** Start SOURCE DOCUMENT **
On March 26, 2009, Iannini filed the instant bankruptcy proceeding pursuant to chapter 13 of the United States Bankruptcy Code ("Bankruptcy Code"), 11 U.S.C. §§ 101 et seq. (Voluntary Pet. (Bankr. No. 09-22081, Docket No. 1).) On June 16, 2009, Deutsche Bank filed a motion to dismiss, or, in the alternative, for relief of stay. (Mot. to Dismiss (Bankr. No. 09-22081, Docket No. 29).) On July 6, 2009, Iannini filed an adversary complaint against Deutsche Bank, claiming a preference under § 544 and § 548 of the Bankruptcy Code. (Adversary Compl.; Debtor's Br. at 4.) Although using the word "preference" in the complaint, Iannini did not seek relief under 11 U.S.C. § 547; rather, she contended that the sheriff's sale was an unlawful fraudulent transfer of the property. She sought an order staying the ejectment proceeding that was pending in the Beaver County Court of Common Pleas, and a declaration that the sheriff's sale was null and void. (Adversary Compl. ¶¶ 5-7; Adversary Compl. at 6 ("Issue a temporary restraining order pending resolution of the within Adversary staying any further foreclosure activities by the Defendant," and "Declare the January 2, 2009 transfer of 1907 Truman Ave. to the Defendant null and void").) On July 15, 2009, Deutsche Bank filed a motion to dismiss the adversary action. (Mot. to Dismiss Adversary Action (Bankr. No. 09-2385, Docket No. 4); Creditor's Br. at 4.)

On December 2, 2009, the bankruptcy court heard oral argument on this motion. (Id.) Deutsche Bank argued that the court lacked subject-matter jurisdiction over plaintiff's adversary complaint. The bankruptcy court framed the issue as follows:

Now, and the issue is, I think, properly focused in this instance on jurisdiction. And the problem [debtor has] is Rooker-Feldman. And the Third Circuit's most recent pronouncement on Rooker-Feldman severely limits -- to the extent that it wasn't already clearly pretty limited -- what a federal court can do with respect to a state court judgment. If I were to assume the jurisdiction over this action what -- the relief that you're asking, regardless of how it's couched, is that I do something that will set aside this foreclosure sale. That absolutely impinges on the power of the state court that entered the foreclosure judgment and permitted the sale to go forward. I am not an appellate court. Rooker-Feldman clearly bars me from asserting jurisdiction in that respect. (Creditor's App. at 44-45.) In response, debtor argued that the Court of Appeals for the Third Circuit incorrectly applied the Rooker-Feldman doctrine in Knapper v. Bankers Trust Co. (In re Knapper), 407 F.3d 573 (3d Cir. 2005), and Madera v. Ameriquest Mortgage Co. (In re Madera), 586 F.3d 228 (3d Cir. 2009), which involved situations similar to those faced by debtor. Debtor argued that the formulation of Rooker-Feldman used by the court of appeals was rejected by the United States Supreme Court in Exxon Mobil Corp. v. Suadi Basic Industries Corp., 544 U.S. 280 (2005). (Creditor's App. at 45.) The bankruptcy court disagreed with debtor's arguments, and held that it was bound by the Court of Appeals for the Third Circuit's decisions. The bankruptcy court stated "I'm deciding on the Rooker-Feldman issue that there is no jurisdiction." (Id. at 53.)
** End SOURCE DOCUMENT **
** Start THE RECORDS **
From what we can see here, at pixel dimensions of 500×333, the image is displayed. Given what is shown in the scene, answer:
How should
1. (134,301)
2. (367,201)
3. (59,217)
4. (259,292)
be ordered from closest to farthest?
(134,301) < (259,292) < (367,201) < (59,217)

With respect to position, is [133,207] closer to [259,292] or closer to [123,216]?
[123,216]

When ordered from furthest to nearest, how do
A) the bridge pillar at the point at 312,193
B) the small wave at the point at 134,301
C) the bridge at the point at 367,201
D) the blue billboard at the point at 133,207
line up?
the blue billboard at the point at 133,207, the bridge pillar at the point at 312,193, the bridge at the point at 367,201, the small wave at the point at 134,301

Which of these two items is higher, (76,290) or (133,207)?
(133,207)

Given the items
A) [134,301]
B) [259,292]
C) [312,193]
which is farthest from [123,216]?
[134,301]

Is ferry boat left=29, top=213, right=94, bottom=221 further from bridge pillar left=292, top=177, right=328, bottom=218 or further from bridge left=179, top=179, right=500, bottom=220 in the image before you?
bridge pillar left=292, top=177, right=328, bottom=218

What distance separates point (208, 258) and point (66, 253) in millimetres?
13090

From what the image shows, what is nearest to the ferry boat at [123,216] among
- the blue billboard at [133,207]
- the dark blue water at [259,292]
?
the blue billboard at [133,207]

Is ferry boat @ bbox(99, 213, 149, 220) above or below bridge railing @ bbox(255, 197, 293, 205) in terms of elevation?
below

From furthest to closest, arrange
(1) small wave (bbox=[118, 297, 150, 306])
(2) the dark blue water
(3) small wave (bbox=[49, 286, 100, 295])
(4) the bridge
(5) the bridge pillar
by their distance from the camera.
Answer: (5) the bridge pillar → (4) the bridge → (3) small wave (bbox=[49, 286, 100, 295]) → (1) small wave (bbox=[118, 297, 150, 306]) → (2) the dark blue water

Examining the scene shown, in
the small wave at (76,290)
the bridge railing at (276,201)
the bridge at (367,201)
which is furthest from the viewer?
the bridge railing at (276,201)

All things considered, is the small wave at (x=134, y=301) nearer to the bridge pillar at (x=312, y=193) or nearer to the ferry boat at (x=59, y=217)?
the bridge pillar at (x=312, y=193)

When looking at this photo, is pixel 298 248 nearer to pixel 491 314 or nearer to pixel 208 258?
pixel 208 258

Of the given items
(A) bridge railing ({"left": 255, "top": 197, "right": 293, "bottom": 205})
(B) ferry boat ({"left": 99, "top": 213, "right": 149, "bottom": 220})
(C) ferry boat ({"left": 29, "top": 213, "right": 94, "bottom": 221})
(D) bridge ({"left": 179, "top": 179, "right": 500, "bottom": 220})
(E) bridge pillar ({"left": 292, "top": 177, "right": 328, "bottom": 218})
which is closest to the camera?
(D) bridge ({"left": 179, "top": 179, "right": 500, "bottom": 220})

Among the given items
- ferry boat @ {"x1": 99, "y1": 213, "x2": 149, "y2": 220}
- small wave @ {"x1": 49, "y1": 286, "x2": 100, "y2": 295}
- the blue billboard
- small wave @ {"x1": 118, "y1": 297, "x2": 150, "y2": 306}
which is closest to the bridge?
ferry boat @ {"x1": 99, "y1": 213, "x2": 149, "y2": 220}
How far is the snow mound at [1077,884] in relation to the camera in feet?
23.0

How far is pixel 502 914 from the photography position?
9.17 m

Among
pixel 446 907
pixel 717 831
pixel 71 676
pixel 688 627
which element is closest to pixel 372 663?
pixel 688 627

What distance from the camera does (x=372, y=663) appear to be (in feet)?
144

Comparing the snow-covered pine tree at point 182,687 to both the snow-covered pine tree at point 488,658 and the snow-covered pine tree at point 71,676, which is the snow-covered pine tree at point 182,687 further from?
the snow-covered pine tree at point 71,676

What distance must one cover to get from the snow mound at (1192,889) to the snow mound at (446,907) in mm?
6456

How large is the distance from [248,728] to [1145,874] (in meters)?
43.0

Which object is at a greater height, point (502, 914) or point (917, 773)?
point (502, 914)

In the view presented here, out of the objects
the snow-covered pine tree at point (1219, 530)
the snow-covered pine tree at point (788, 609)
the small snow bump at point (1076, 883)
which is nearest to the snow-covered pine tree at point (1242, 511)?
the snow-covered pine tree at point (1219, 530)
** End THE RECORDS **
• _WRITTEN TASKS_
1. Using the court opinion excerpt, answer these:
(a) On what date did Iannini file the bankruptcy proceeding under chapter 13?
(b) In which county's Court of Common Pleas was the ejectment proceeding pending?
(c) On what date did the bankruptcy court hear oral argument on the motion to dismiss the adversary action?
2. Pick out each line of the listing that contains the word "water".

• _ANSWERS FOR THIS EXERCISE_
1.
(a) March 26, 2009
(b) Beaver County
(c) December 2, 2009

2.
- the dark blue water at [259,292]
(2) the dark blue water
Answer: (5) the bridge pillar → (4) the bridge → (3) small wave (bbox=[49, 286, 100, 295]) → (1) small wave (bbox=[118, 297, 150, 306]) → (2) the dark blue water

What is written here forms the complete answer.